• _Extracted information_
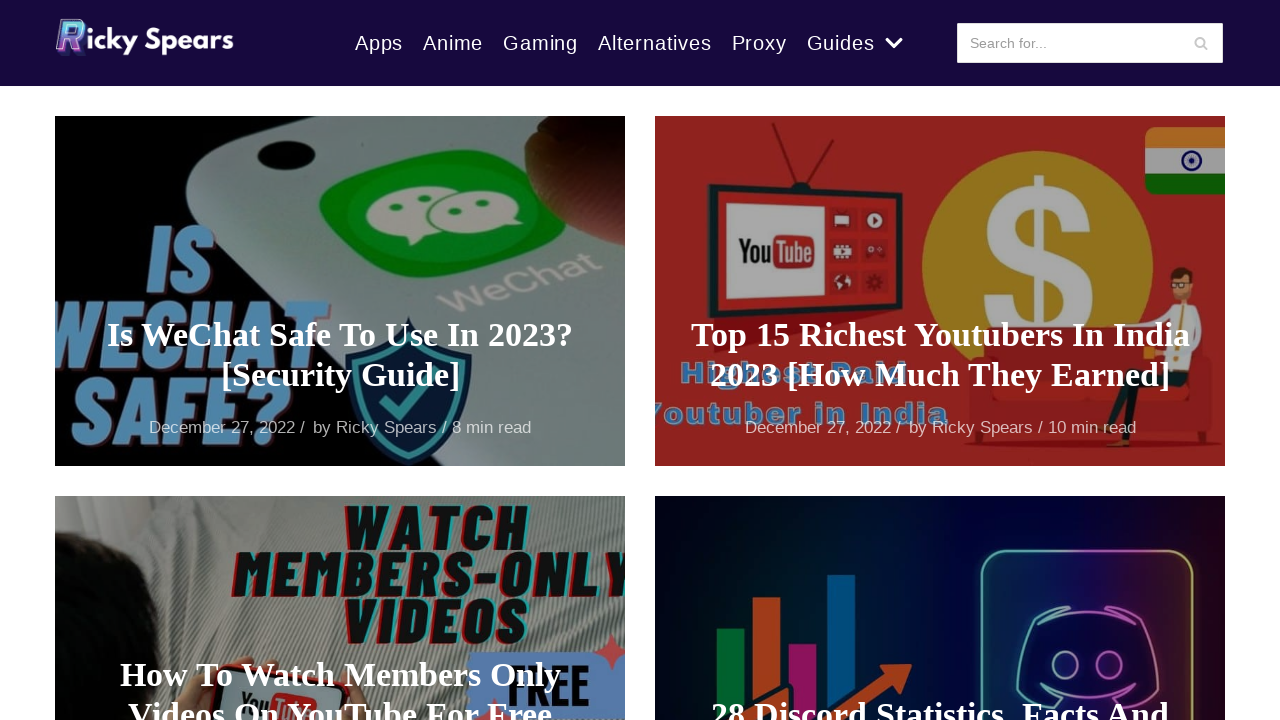

--- FILE ---
content_type: application/javascript
request_url: https://www.rickyspears.com/wp-content/cache/autoptimize/js/autoptimize_single_764d32b67bea87de1e6968d08946f884.js?ver=2.0.0
body_size: -348
content:
(function($){$('.wp-faq-schema-accordion .wp-faq-schema-items').accordion({heightStyle:'content',});})(jQuery);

• _Exercise brief_
Restate every line of the listing exactly. Pictures are not part of the copy.

• _Response for this exercise_
--- FILE ---
content_type: application/javascript
request_url: https://www.rickyspears.com/wp-content/cache/autoptimize/js/autoptimize_single_764d32b67bea87de1e6968d08946f884.js?ver=2.0.0
body_size: -348
content:
(function($){$('.wp-faq-schema-accordion .wp-faq-schema-items').accordion({heightStyle:'content',});})(jQuery);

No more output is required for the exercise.